Month: December 2022

Neelakandan, Poovarasan published the artcileVolatile 1-octanol of tea (Camellia sinensis L.) fuels cell division and indole-3-acetic acid production in phylloplane isolate Pseudomonas sp. NEEL19, SDS of cas: 111-87-5, the main research area is Camellia sinensis Pseudomonas octanol indole acetic acid production; phylloplane fuel cell division production.

Tea leaves possess numerous volatile organic compounds (VOC) that contribute to tea’s characteristic aroma. Some components of tea VOC were known to exhibit antimicrobial activity; however, their impact on bacteria remains elusive. Here, we showed that the VOC of fresh aqueous tea leaf extract, recovered through hydrodistillation, promoted cell division and tryptophan-dependent indole-3-acetic acid (IAA) production in Pseudomonas sp. NEEL19, a solvent-tolerant isolate of the tea phylloplane. 1-octanol was identified as one of the responsible volatiles stimulating cell division, metabolic change, swimming motility, putative pili/nanowire formation and IAA production, through gas chromatog.-mass spectrometry, microscopy and partition petri dish culture anal. The bacterial metabolic responses including IAA production increased under 1-octanol vapor in a dose-dependent manner, whereas direct-contact in liquid culture failed to elicit such response. Thus, volatile 1-octanol emitting from tea leaves is a potential modulator of cell division, colonization and phytohormone production in NEEL19, possibly influencing the tea aroma.

Scientific Reports published new progress about Alkalinization. 111-87-5 belongs to class alcohols-buliding-blocks, name is n-Octanol, and the molecular formula is C8H18O, SDS of cas: 111-87-5.

Referemce:
Alcohol – Wikipedia,
Alcohols – Chemistry LibreTexts

Cordes, Thekla published the artcileItaconate modulates tricarboxylic acid and redox metabolism to mitigate reperfusion injury, Category: alcohols-buliding-blocks, the main research area is ischemia reperfusion injury tricarboxylic acid metabolism itaconate; Brain injury; Cerebral ischemia/reperfusion (IR); Itaconate; Mitochondrial metabolism; Redox stress; Succinate dehydrogenase (SDH).

We conducted metabolic flux and bioenergetic studies in response to exogenous itaconate treatment in cultures of primary rat cortical neurons and astrocytes.
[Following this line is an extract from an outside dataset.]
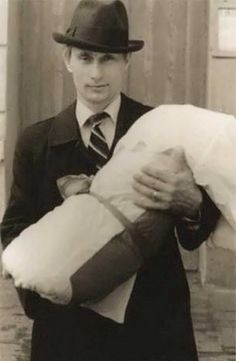 Putin and his daughter Maria. Leningrad (Sankt-Peterburg). 1985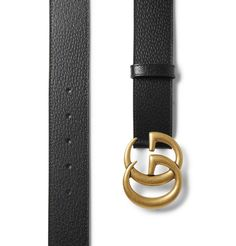 Fans of Gucci will certainly appreciate this belt's sizeable gold logo buckle. It's been made in Italy from black full-grain leather with a smooth backing and has a regular width that works with most jeans and trousers. English Shop, Mr Porter, Gucci Accessories, Gold Logo, Leather Belts, Fashion Advice, Bag Making, Calves, Dust Bag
We administered itaconate to mouse models of cerebral reperfusion injury with ischemia or traumatic brain injury followed by hemorrhagic shock resuscitation. We quant. characterized metabolite levels, neurol. behavior, markers of redox stress, leukocyte adhesion, arterial blood flow, and arteriolar diameter in brains of treated/untreated mice. We demonstrate that “”immunometabolite”” itaconate slowed TCA cycle metabolism and buffered redox imbalance via succinate dehydrogenase inhibition and induction of anti-oxidative stress response in primary cultures of astrocytes and neurons. Addition of itaconate to reperfusion fluids after mouse cerebral IR injury increased glutathione levels and ROS/RNS to improve neurol. function. Plasma organic acids increased post-reperfusion injury, while administration of itaconate normalized these metabolites. In mouse cranial window models, itaconate significantly improved hemodynamics while reducing leukocyte adhesion. Itaconate supplementation increased survival in mice experiencing traumatic brain injury and hemorrhagic shock. Itaconate transiently inhibits SDH to gradually “”awaken”” mitochondrial function upon reperfusion that minimizes ROS and tissue damage. Itaconate acts as mitochondrial regulator that controls redox metabolism to improve physiol. outcomes associated with IR injury.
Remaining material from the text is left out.